O almeno, nelle fotografie di Andrea Rossetti, i muri dei territori palestinesi occupati raccontano la drammatica storia dei popoli coinvolti in una guerra che dura da decine di anni. Il fotografo monzese ha immortalato, all’interno della mostra "Walls - Echo-Coopi projects in the West Bank" (allestita presso lo Studio Nerino di via Santa Maria, 21 a Milano) i muri, ma anche i volti, di molte città all’interno dei territori occupati durante un viaggio fatto con Coopi - organizzazione di cooperazione internazionale, alla fine di dicembre.Hebron, Gerusalemme, Betlemme e Qualqilya, tutte le città più colpite dalla guerra sono ritratte nei 18 scatti di cui si compone la mostra fotografica di Andrea Rossetti che si è inaugurata il 19 marzo e che resterà allestita (previa prenotazione al numero 02.89656658) fino al 20 giugno.
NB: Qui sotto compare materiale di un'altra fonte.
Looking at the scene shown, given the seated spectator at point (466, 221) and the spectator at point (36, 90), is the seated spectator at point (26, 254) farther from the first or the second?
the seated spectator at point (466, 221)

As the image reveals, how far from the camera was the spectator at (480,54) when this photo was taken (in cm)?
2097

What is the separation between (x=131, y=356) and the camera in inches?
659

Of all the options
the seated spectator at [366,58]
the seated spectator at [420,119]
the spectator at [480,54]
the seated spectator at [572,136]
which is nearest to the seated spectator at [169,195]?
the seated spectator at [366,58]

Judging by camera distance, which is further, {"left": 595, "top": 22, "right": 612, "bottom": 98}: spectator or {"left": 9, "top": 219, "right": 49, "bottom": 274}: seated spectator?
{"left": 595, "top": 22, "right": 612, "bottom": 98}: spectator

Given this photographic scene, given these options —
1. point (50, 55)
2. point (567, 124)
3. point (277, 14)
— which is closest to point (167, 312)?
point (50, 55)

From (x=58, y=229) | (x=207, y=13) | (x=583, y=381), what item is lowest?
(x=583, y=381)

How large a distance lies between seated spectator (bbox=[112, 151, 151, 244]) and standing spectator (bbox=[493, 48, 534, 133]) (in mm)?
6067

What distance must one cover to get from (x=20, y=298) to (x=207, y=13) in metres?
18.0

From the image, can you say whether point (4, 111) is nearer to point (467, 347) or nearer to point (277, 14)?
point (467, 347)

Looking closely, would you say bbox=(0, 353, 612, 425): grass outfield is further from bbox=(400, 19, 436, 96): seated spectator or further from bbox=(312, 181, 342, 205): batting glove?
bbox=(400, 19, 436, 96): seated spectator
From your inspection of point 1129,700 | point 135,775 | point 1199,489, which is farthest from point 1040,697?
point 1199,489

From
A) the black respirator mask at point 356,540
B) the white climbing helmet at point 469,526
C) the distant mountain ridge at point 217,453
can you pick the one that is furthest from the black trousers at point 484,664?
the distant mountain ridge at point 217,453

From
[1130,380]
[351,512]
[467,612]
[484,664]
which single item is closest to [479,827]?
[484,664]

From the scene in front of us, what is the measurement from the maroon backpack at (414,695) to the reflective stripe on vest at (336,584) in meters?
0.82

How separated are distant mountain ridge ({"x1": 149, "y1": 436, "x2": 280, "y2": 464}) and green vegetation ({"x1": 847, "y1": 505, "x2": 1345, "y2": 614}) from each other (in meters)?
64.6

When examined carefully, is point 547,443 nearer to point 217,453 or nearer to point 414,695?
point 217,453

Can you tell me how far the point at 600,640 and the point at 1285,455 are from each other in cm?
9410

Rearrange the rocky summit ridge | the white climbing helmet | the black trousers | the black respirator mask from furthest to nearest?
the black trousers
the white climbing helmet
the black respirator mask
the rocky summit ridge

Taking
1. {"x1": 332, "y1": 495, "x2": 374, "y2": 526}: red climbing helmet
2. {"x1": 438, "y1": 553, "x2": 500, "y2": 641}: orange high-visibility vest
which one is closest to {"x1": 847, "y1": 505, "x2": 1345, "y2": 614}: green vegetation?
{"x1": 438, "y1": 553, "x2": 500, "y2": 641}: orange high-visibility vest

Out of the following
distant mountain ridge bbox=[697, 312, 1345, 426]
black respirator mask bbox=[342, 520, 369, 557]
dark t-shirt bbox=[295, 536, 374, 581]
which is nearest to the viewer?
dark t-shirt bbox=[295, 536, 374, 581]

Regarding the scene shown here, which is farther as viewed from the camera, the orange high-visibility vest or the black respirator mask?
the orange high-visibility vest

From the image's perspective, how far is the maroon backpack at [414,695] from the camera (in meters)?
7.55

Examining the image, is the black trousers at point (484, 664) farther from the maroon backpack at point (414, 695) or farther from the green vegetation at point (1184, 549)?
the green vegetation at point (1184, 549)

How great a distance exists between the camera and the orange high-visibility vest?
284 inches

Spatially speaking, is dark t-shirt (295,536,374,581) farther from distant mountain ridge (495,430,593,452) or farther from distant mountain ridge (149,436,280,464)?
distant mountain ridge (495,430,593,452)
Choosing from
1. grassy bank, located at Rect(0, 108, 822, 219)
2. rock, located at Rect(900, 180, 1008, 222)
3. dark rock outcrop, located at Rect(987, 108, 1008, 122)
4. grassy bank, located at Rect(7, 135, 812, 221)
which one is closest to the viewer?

Le scritte sui muri di questi posti raccontano gli anni di sofferenza e le tragedie che hanno colpito queste zone. «Siamo arrivati nei territori proprio nel giorno in cui c’è stato il più imponente bombardamento di Gaza degli ultimi anni, la situazione non era certamente distesa – dichiara Andrea Rossetti – muoversi in quei giorni è stato davvero difficile, c’è una guerra in corso».

In questo caso l’appoggio di un’organizzazione come Coopi è stata fondamentale: «Coopi, grazie anche ai finanziamenti di Echo, sta portando avanti dei lavori infrastrutturali importanti in questa zona, sopratutto nella zona di Nablus». E conclude: «Walls vuole esortare ad una riflessione, mostrando alcuni luoghi significativi e controversi, lungo le centinaia di chilometri del tracciato del muro di separazione e all’interno di città palestinesi».